Прием был назначен на дневные часы, на даче, среди берез. На сколоченных из досок столах среди полянки стояли бутылки, блюда с ветчиной, салатами из ресторана, соленой рыбой, помидорами, редиской, луком. Возле забора, в углу огромного дачного участка, шофер знаменитости жарил шашлык, доставая из пластмассового голубого ведерка и нанизывая на шампуры кусочки баранины. Запах паленого мяса пронизывал окрестности.
Было человек сто пятьдесят. Народ постоянно подъезжал. Проезд к даче был заставлен машинами с изнывающими на жаре шоферами. Присутствовали балерины, генералы, писатели, ученые, врачи, сфера обслуживания: от портнихи хозяйки до дантиста знаменитого композитора.

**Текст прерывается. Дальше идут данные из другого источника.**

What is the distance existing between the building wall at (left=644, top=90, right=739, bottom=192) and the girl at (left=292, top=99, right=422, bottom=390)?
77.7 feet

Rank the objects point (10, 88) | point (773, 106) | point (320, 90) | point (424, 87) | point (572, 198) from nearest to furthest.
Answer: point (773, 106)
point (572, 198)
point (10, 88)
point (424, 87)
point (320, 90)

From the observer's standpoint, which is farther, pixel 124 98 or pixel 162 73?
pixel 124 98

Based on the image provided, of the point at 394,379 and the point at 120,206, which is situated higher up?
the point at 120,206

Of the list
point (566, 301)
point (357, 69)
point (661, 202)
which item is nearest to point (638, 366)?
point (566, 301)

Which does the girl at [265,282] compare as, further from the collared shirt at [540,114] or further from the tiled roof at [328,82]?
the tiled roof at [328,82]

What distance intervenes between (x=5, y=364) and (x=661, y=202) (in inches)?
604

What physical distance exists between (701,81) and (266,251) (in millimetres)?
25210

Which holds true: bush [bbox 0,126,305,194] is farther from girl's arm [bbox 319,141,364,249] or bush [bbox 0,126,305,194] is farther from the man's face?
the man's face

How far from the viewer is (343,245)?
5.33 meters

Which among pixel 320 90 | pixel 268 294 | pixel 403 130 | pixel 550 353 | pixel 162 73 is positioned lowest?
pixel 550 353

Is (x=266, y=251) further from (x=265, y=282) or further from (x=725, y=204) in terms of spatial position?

Я ходил в этой толпе, часто чокался – доверие всегда вызывает хорошо пьющий человек, – часто чокался, но не пил, перекидывался со знакомыми невинными анекдотами, приглядывал возможных заказчиков, улыбался, слушал.
Гости табунились по интересам. Было суетно, разобщенно, лениво. Такое мое фланирование по саду продолжалось довольно долго, пока я не почувствовал, что происходит нечто неожиданное. Все как-то напряглись, встрепенулись и начали подтягиваться к высокой стройной женщине лет тридцати, только что вошедшей в садовую калитку. Я сразу зафиксировал: острый пронзительный профиль, черные прямые волосы, разделенные пробором, мрачноватые глаза, утонувшие в глубоких глазницах. Послышалось, как рокот: Сусанна, Сусанна. Экстравагантное имя я отнес за счет восточного происхождения вошедшей, а всеобщее внимание расценил по-другому: "Чья-нибудь дочь, восточная княжна..".
– Кто это? – переспросил у стоявшего рядом хозяина.
– Неужели ты не знаешь? Ну, это та, которая лечит. Та самая, которая стажировалась у великой Джуны и, говорят, уже ее переплюнула.
Это теперь "та самая" мне ясна и понятна. Это теперь я знаю ей цену и цену ее дорогостоящей упаковки. Ну что ж, сам создавал ей оправу, ставил декорации, помогал придумывать постоянную маску. Разве сравнишь сегодняшнюю Сусанну с той дилетанткой: какая уверенность в себе, какие позы, каков салон, в котором она принимает гостей, в котором она варит свою известность!